I can't say markets weren't relieved to see such a report as literally all markets were dancing from the joy! The dollar index rose 0.6% almost instantly as the federal currency gained against all majors but less powerful against the Sterling pound. Against the Euro it gained 0.5% and 1% against the Yen. The US stock market leaped as the Dow Jones industrial were up 103 points to reach 13,104 while the S&P500 rose 11.3 points and the Nasdaq composite up 15 points. As for US treasuries, it came as no surprise when it slid after the release of the report!
The effect wasn't limited there as European markets also celebrated! The cattle theory has proved to be right once again as we see the UK FTSE 100 rise 1.5%, German DAX jump 1.6% and the French CAC inclining 1.7%.
In a different report, the Commerce Department reported that its factory orders came showing a surprising gain of 1.4% opposing odds of a slight 0.2% rise and the previous revised reading to -0.9% from -1.3%.
The rise in the reading was supported by the large rise in nondurable goods orders as it gained 2.6% marking the largest rise since November. On the other hand, orders for durable goods rose only 0.1% in March but that wasn't surprising because new orders in the ISM showed that it was pretty much stable yesterday.
Excluding transportation, orders in the US would have risen by 2.2%. Despite the massive drop in defense capital goods as it fell 5.5%, it wasn't able to offset the positive readings in the other sectors.
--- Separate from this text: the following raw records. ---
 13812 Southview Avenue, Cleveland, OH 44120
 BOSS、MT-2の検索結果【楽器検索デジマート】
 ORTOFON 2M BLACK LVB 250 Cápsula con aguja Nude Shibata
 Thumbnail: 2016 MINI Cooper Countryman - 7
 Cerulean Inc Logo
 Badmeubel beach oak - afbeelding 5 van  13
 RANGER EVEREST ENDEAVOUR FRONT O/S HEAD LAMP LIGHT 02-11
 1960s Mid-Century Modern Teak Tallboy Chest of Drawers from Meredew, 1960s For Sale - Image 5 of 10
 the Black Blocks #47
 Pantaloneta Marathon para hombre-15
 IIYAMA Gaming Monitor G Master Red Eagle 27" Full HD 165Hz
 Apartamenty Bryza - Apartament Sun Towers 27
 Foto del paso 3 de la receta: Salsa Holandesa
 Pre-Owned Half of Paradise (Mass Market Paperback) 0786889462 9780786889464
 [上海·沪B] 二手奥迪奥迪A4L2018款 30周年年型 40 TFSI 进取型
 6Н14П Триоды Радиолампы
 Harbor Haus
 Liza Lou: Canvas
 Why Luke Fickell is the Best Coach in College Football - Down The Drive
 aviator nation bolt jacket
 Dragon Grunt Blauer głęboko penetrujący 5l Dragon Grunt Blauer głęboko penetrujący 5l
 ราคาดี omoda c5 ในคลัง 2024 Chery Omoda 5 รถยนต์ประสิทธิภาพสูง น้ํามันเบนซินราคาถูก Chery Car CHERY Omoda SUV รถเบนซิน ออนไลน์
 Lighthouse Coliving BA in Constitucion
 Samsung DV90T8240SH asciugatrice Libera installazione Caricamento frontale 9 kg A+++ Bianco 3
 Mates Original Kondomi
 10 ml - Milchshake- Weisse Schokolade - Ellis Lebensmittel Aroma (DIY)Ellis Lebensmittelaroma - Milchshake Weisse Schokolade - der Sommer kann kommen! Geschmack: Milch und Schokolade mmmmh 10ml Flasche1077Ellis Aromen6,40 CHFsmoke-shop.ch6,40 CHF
Orders for computers and electronics components inclined 0.9% while shipments rose 1.1% after falling 1.9% the previous month.
It's back ladies and gentlemen and if you don't know what I'm talking about then you're in the wrong business!! The return of the dollar, the return of the appetite, and the restoration of the confidence in the markets might be the drivers for normal markets once again. Carry trades have been dominating the markets since the morning since investors have been letting go of low-yielding assets and purchasing more risky assets specifically those with high returns. A round of applause dear reader as the dollar is stepping up to center stage!